Decyzja w ostatniej chwili

W rundzie jesiennej wszystko było jasne – miejsce między słupkami bramki GKS-u Jastrzębie było zarezerwowane dla Grzegorza Drazika. Bartosz Szelong przyglądał się poczynaniom starszego o dwa lata kolegi z perspektywy ławki rezerwowych. „Draziu” miewał mecze lepsze i gorsze, ale jego pozycja w zespole była nie do podważenia.

W zimowym okienku transferowym beniaminek z Jastrzębia Zdroju zaangażował Huberta Gostomskiego, formalnie bramkarza Jagiellonii Białystok, który jesienią występował w Bruk-Becie Termalice Nieciecza. Tym samym pozycja Drazika nie jest już tak „bezpieczna”, jak była jesienią. Bartosz Szelong został na pół roku wypożyczony do III-ligowej Soły Oświęcim, więc na placu boju został duet Drazik – Gostomski.

W najbliższą sobotę jastrzębianie zainaugurują rundę wiosenną meczem z Odrą Opole. Kto w nim będzie strzegł bramki gospodarzy? – Nie dam się pociągnąć za język – śmieje się szkoleniowiec GKS-u, Jarosław Skrobacz. – Oczywiście mam swoje przemyślenia, ale decyzja w sprawie obsady bramki nie jest prosta. Musimy rozważyć kilka rzeczy i znaleźć odpowiedź na kilka pytań. W tej chwili żaden z kandydatów nie może być pewny tego, że wyjdzie w podstawowej jedenastce. Przed podjęciem ostatecznej decyzji będę konsultował się ze Sławkiem Królczykiem, który odpowiada za szkolenie bramkarzy. Najprawdopodobniej decyzja zapadnie dosłownie w ostatniej chwili.

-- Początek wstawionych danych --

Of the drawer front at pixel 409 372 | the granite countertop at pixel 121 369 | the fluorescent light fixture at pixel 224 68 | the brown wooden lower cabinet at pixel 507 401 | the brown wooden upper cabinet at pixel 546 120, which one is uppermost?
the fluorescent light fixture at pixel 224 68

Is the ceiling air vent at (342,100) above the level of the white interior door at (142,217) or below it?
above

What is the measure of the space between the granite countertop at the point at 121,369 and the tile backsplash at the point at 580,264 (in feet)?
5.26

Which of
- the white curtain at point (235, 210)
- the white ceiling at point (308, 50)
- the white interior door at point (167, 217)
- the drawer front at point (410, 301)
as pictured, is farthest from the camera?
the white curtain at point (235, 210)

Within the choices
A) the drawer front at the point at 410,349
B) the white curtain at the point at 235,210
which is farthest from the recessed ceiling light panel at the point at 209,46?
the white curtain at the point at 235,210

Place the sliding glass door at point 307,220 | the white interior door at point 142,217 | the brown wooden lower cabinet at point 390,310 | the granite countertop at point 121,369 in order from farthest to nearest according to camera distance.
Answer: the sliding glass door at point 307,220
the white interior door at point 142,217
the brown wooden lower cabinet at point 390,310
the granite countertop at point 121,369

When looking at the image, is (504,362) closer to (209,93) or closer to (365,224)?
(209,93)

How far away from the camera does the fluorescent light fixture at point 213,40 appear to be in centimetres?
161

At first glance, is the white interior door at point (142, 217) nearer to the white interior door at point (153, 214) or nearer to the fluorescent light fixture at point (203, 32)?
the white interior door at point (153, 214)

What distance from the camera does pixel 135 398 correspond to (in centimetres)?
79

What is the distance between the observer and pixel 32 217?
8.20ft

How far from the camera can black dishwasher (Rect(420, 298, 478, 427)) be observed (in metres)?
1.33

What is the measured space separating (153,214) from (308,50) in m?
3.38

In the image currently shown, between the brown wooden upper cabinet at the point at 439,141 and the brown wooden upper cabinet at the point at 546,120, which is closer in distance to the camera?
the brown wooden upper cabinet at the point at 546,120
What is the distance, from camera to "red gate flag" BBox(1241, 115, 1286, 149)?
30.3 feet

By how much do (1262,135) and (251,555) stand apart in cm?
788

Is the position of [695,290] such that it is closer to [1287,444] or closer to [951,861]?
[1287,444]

W wywiadzie dla „Sportu” Hubert Gostomski nie pozostawił żadnych wątpliwości, po co przyszedł do klubu z Jastrzębia. Nie zamierza być rezerwowym i tylko „straszakiem” Grzegorza Drazika, ale zamierza „wygryźć” go ze składu. – Mam ambicje, by wywalczyć sobie miejsce w podstawowym składzie i zostać numerem jeden w bramce GKS-u – powiedział wychowanek Polonii Warszawa. – Ciężko pracuję na treningach i mam nadzieję, że efekty będą widoczne. Chcę to udowodnić w meczach ligowych o punkty.

Postawa i ambicje nowego bramkarza niejako stawia trenera Skrobacza w komfortowej sytuacji, bo jest pewne jak amen w pacierzu, że Grzegorz Drazik tanio skóry nie sprzeda i będzie chciał pozostać numerem jeden w bramce. Teraz wszyscy, łącznie ze sztabem szkoleniowym pierwszoligowca, przekonają się, jaką odporność psychiczną ma dotychczasowy pewniak. Na jednych konkurencja wpływa motywująco, inni muszą czuć komfort, bo nie mając presji są spokojniejsi i nie popełniają błędów.

Zaraz po transferze Huberta Gostomskiego trener Skrobacz przyznał, że w przypadku bramkarzy decydujący będzie okres przygotowawczy. Biorąc pod uwagę przebieg potyczek sparingowych, korzystniej zaprezentował się nowy nabytek GKS-u. Popełnił mniej błędów, bronił pewniej i spokojniej. Wszystko zatem wskazuje na to, że w sobotę zadebiutuje przed jastrzębską publicznością. Jest jednak również druga strona medalu – gdyby Gostomskiemu przydarzył się jakiś (wiel)błąd, mający bezpośrednie przełożenie na końcowy wynik, mógłby go „spalić”. Nie ma co, trener Jarosław Skrobacz i jego współpracownicy mają twardy orzech do zgryzienia.

 

Na zdjęciu: Hubert Gostomski ostro naciska dotychczasowego pewniaka w bramce GKS-u Jastrzębie, Grzegorza Drazika.